Given task: Please return everything below from the line containing "Among the green" down to the line containing "16.5 meters", with both of those lines included, copied word for word.

Questions about scene geometry:

** Start **

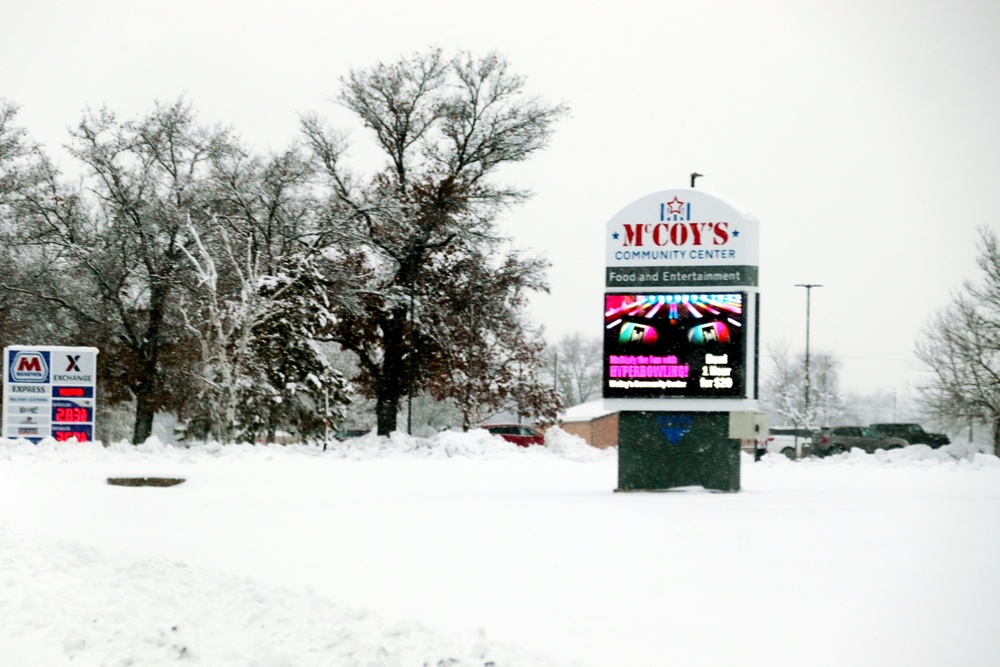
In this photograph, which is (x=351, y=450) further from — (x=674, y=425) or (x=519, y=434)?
(x=674, y=425)

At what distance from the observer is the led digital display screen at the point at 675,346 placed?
18781 mm

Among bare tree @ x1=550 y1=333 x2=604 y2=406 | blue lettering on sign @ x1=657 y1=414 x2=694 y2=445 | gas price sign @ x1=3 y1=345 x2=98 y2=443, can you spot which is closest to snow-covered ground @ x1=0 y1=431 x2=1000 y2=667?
blue lettering on sign @ x1=657 y1=414 x2=694 y2=445

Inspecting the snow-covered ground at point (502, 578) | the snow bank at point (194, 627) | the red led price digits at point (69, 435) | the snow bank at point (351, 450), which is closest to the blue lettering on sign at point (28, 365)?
the red led price digits at point (69, 435)

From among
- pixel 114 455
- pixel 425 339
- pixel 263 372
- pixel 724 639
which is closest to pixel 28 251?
pixel 263 372

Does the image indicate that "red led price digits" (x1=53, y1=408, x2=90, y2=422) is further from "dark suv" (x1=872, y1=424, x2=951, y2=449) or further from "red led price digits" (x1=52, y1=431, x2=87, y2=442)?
"dark suv" (x1=872, y1=424, x2=951, y2=449)

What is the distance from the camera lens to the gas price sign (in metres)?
29.1

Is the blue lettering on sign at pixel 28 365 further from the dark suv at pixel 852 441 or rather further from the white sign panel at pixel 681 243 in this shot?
the dark suv at pixel 852 441

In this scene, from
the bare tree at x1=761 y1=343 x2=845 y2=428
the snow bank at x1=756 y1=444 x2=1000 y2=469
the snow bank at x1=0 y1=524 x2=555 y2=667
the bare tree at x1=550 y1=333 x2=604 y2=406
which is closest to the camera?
the snow bank at x1=0 y1=524 x2=555 y2=667

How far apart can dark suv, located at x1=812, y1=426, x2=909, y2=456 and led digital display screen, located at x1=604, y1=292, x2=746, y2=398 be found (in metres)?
30.8

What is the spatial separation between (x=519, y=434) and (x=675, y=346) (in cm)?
3147

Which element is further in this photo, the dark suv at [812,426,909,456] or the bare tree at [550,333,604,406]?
the bare tree at [550,333,604,406]

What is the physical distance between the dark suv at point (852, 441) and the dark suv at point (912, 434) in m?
0.71

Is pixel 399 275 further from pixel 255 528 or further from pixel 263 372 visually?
pixel 255 528

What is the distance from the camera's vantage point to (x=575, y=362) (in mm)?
114062
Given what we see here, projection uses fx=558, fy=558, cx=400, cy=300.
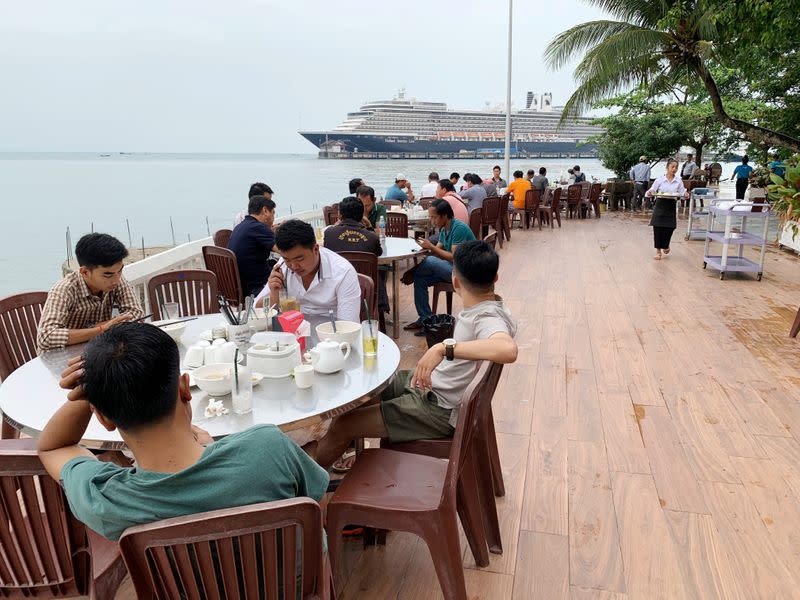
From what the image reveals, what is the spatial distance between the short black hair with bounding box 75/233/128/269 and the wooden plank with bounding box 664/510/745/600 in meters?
2.49

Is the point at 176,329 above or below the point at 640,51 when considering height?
below

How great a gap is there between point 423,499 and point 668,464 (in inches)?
61.2

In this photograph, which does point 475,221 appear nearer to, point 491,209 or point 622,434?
point 491,209

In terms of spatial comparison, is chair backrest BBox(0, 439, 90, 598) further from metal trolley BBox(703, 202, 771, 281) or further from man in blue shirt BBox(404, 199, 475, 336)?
metal trolley BBox(703, 202, 771, 281)

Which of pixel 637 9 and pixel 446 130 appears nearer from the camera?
pixel 637 9

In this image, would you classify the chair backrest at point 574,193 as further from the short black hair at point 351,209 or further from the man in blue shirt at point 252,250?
the man in blue shirt at point 252,250

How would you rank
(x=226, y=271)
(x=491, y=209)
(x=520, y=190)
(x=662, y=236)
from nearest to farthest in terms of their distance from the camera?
1. (x=226, y=271)
2. (x=662, y=236)
3. (x=491, y=209)
4. (x=520, y=190)

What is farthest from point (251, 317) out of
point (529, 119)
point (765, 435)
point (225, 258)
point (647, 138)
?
point (529, 119)

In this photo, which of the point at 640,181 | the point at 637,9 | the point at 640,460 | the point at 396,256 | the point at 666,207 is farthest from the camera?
the point at 640,181

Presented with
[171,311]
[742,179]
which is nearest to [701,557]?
[171,311]

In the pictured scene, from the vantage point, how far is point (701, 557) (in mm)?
2055

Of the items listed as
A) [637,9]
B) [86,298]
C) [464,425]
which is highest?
[637,9]

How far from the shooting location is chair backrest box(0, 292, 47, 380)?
2365 millimetres

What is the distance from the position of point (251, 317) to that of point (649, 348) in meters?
3.14
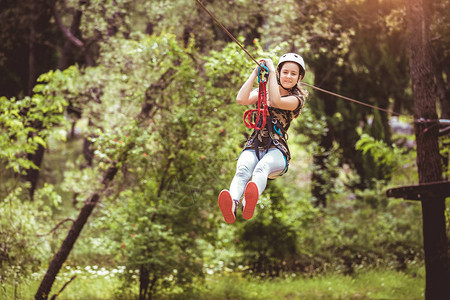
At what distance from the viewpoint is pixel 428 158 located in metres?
7.18

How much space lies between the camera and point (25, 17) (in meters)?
13.5

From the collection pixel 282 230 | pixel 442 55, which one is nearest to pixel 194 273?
pixel 282 230

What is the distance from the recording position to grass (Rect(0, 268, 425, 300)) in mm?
9297

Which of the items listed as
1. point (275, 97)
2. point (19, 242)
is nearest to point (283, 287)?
point (19, 242)

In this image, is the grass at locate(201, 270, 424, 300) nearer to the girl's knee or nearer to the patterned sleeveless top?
the patterned sleeveless top

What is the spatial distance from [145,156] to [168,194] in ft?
2.63

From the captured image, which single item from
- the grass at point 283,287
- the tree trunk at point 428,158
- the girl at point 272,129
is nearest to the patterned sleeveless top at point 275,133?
the girl at point 272,129

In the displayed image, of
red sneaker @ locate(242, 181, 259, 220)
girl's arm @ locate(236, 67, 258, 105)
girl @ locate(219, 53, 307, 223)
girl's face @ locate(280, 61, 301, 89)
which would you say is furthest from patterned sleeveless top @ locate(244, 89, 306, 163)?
red sneaker @ locate(242, 181, 259, 220)

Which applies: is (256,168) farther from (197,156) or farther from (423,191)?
(197,156)

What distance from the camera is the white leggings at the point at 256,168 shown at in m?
3.73

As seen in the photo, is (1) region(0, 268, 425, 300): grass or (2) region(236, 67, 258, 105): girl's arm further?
(1) region(0, 268, 425, 300): grass

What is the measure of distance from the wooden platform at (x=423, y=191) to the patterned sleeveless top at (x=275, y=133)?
8.75 ft

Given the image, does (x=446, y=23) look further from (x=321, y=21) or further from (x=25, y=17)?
(x=25, y=17)

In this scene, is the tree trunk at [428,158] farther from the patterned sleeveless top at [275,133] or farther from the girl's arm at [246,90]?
the girl's arm at [246,90]
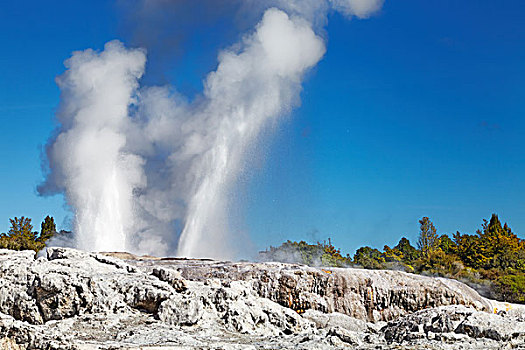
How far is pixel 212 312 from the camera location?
517 inches

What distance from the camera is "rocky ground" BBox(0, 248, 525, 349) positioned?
11.1 m

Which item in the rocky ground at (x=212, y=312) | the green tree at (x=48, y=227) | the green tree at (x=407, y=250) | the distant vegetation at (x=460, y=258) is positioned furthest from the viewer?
the green tree at (x=407, y=250)

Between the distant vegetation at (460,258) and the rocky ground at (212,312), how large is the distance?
1647 centimetres

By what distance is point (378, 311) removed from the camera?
17.2 m

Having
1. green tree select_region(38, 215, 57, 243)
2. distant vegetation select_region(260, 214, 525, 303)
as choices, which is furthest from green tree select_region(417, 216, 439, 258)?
green tree select_region(38, 215, 57, 243)

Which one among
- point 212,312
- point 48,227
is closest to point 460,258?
point 48,227

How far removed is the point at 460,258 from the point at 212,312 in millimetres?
38138

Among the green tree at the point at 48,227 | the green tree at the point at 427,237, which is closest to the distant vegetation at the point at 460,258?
the green tree at the point at 427,237

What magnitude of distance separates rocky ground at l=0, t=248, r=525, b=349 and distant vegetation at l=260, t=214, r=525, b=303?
16.5 meters

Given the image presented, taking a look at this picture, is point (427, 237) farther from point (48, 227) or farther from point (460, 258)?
point (48, 227)

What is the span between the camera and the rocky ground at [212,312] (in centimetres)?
1109

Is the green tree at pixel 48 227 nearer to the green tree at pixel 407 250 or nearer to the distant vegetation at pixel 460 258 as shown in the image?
the distant vegetation at pixel 460 258

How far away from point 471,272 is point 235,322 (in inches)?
1161

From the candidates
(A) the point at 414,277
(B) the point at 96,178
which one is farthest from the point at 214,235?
(A) the point at 414,277
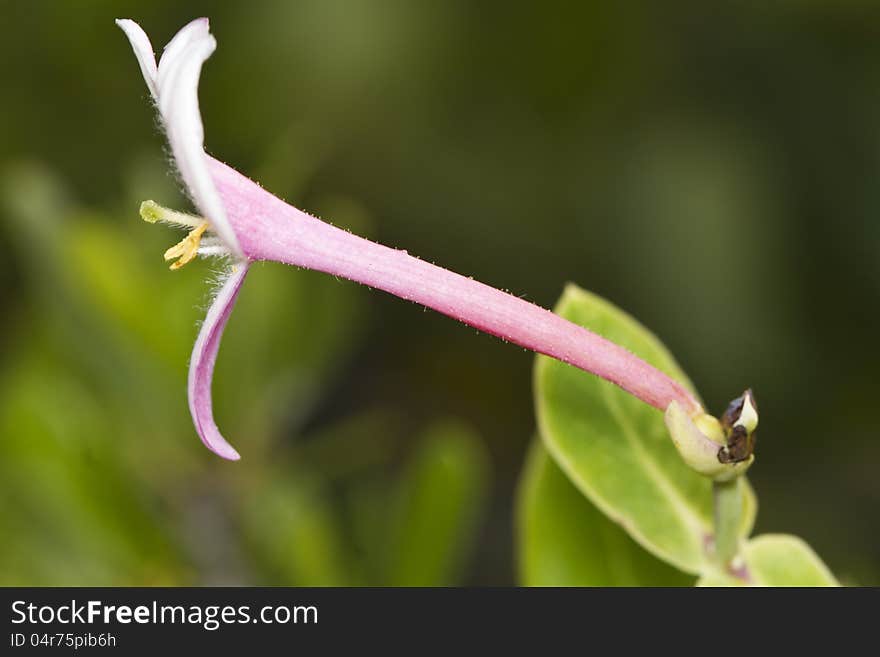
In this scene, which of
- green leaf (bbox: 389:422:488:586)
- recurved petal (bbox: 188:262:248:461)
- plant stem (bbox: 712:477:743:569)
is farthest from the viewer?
green leaf (bbox: 389:422:488:586)

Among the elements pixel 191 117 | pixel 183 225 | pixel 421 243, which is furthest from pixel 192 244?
pixel 421 243

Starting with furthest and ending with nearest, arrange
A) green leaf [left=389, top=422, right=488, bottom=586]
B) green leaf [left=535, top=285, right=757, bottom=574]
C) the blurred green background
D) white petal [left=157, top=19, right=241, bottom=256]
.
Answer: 1. the blurred green background
2. green leaf [left=389, top=422, right=488, bottom=586]
3. green leaf [left=535, top=285, right=757, bottom=574]
4. white petal [left=157, top=19, right=241, bottom=256]

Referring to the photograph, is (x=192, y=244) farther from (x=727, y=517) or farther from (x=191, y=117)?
(x=727, y=517)

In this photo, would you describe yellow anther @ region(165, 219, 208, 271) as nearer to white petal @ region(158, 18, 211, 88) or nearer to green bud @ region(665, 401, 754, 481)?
white petal @ region(158, 18, 211, 88)

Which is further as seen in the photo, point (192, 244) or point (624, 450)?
point (624, 450)

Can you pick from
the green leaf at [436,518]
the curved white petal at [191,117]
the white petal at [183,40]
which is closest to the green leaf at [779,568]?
the curved white petal at [191,117]

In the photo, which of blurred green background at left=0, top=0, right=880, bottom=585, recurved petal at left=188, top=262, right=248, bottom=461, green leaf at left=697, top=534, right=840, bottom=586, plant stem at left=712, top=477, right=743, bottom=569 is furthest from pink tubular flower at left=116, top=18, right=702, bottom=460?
blurred green background at left=0, top=0, right=880, bottom=585

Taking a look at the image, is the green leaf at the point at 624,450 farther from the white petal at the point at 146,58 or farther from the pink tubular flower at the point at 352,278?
the white petal at the point at 146,58
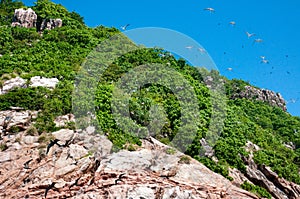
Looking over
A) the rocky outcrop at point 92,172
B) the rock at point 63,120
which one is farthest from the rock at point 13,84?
the rocky outcrop at point 92,172

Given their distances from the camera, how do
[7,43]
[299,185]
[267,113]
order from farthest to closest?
1. [267,113]
2. [7,43]
3. [299,185]

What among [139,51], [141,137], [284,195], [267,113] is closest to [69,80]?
[141,137]

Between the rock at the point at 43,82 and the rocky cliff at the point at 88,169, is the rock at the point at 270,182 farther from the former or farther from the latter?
the rock at the point at 43,82

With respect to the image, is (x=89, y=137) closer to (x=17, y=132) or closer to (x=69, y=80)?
(x=17, y=132)

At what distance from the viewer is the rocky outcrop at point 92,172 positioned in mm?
14922

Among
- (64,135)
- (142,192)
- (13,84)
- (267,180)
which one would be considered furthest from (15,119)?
(267,180)

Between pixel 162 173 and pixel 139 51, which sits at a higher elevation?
pixel 139 51

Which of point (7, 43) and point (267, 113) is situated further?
point (267, 113)

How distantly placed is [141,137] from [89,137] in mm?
3179

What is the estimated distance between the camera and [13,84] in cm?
2303

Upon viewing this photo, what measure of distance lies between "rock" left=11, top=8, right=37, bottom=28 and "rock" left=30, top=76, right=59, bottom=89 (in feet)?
41.8

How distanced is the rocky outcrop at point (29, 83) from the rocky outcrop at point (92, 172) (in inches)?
195

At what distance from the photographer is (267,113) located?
136ft

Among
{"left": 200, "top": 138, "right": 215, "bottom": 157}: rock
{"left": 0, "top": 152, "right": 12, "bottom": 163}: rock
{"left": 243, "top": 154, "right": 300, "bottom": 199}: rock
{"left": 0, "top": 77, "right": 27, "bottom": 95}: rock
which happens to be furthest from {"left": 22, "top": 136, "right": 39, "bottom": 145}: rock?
{"left": 243, "top": 154, "right": 300, "bottom": 199}: rock
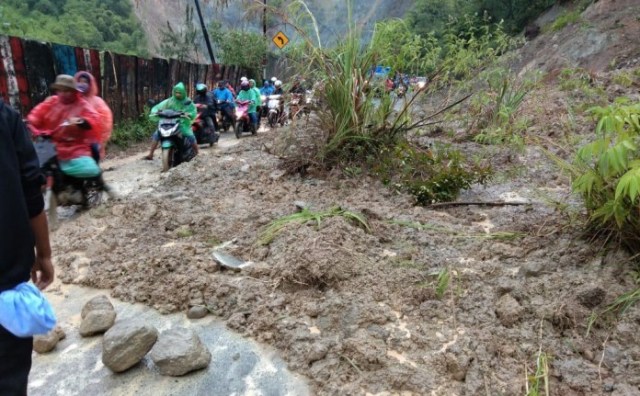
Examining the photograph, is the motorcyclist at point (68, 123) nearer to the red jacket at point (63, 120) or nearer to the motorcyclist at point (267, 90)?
the red jacket at point (63, 120)

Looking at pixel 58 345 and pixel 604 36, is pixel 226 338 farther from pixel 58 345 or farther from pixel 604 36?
pixel 604 36

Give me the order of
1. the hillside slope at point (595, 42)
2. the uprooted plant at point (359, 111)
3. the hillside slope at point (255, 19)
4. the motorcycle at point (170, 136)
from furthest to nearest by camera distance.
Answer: the hillside slope at point (595, 42), the motorcycle at point (170, 136), the hillside slope at point (255, 19), the uprooted plant at point (359, 111)

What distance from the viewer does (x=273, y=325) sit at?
2764 mm

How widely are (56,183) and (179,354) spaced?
10.6 ft

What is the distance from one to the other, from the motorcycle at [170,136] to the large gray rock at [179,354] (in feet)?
17.0

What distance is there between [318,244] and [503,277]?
3.85 feet

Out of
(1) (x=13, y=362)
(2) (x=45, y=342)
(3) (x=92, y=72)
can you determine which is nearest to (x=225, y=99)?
(3) (x=92, y=72)

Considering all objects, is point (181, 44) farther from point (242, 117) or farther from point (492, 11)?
point (242, 117)

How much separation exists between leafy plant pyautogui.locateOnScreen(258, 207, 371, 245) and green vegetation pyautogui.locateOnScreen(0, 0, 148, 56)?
35.4 m

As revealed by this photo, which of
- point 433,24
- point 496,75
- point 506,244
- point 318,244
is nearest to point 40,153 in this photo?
point 318,244

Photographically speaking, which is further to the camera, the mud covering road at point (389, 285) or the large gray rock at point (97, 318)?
the large gray rock at point (97, 318)

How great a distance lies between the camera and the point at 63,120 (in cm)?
489

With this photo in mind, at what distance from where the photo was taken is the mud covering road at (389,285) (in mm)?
2328

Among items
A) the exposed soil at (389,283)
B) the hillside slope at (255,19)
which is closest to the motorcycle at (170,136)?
the hillside slope at (255,19)
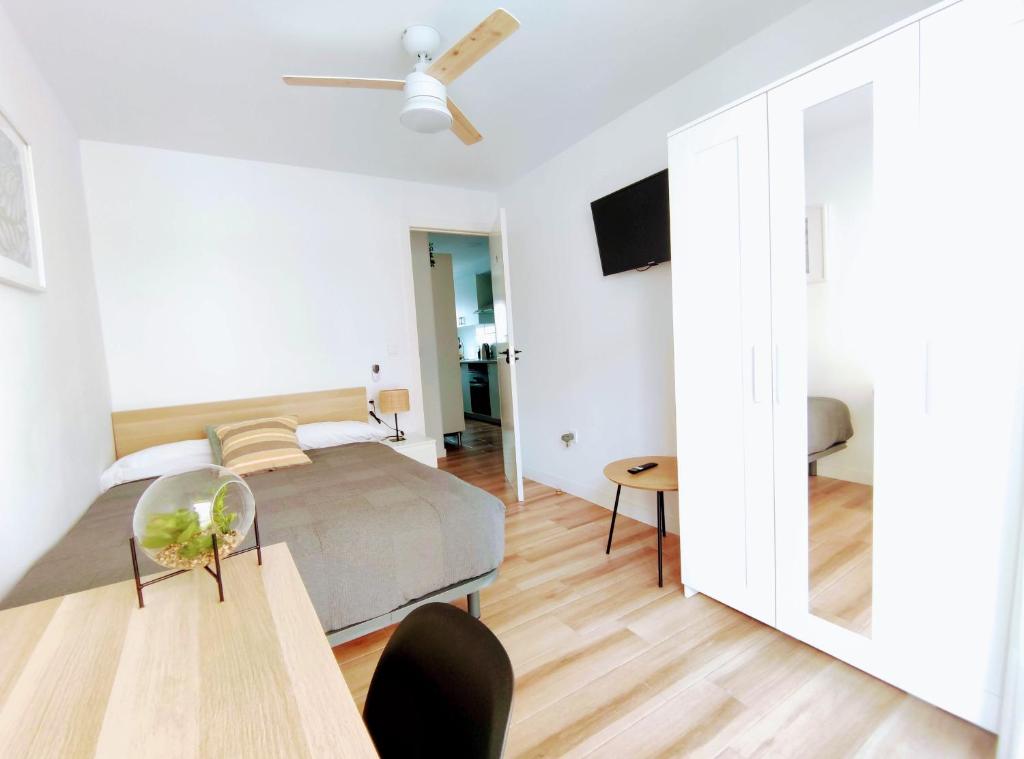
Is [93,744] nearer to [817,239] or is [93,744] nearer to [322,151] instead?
[817,239]

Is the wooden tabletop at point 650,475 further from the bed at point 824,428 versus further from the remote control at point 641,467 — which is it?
the bed at point 824,428

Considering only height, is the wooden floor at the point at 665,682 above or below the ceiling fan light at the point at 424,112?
below

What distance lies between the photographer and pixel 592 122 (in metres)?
2.99

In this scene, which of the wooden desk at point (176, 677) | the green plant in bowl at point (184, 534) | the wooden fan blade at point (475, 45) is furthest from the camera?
the wooden fan blade at point (475, 45)

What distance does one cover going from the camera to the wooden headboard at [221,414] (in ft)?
9.53

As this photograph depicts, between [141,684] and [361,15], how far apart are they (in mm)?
2272

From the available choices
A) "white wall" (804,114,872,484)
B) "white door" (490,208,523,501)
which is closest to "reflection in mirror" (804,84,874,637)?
"white wall" (804,114,872,484)

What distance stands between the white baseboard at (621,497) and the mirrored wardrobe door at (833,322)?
1110 millimetres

** End **

Solved problem:
Among the green tree at the point at 48,227 | the green tree at the point at 427,237, which is closest to the distant vegetation at the point at 460,258?
the green tree at the point at 427,237

What magnitude of distance separates rocky ground at l=0, t=248, r=525, b=349 and distant vegetation at l=260, t=214, r=525, b=303?
16.5 meters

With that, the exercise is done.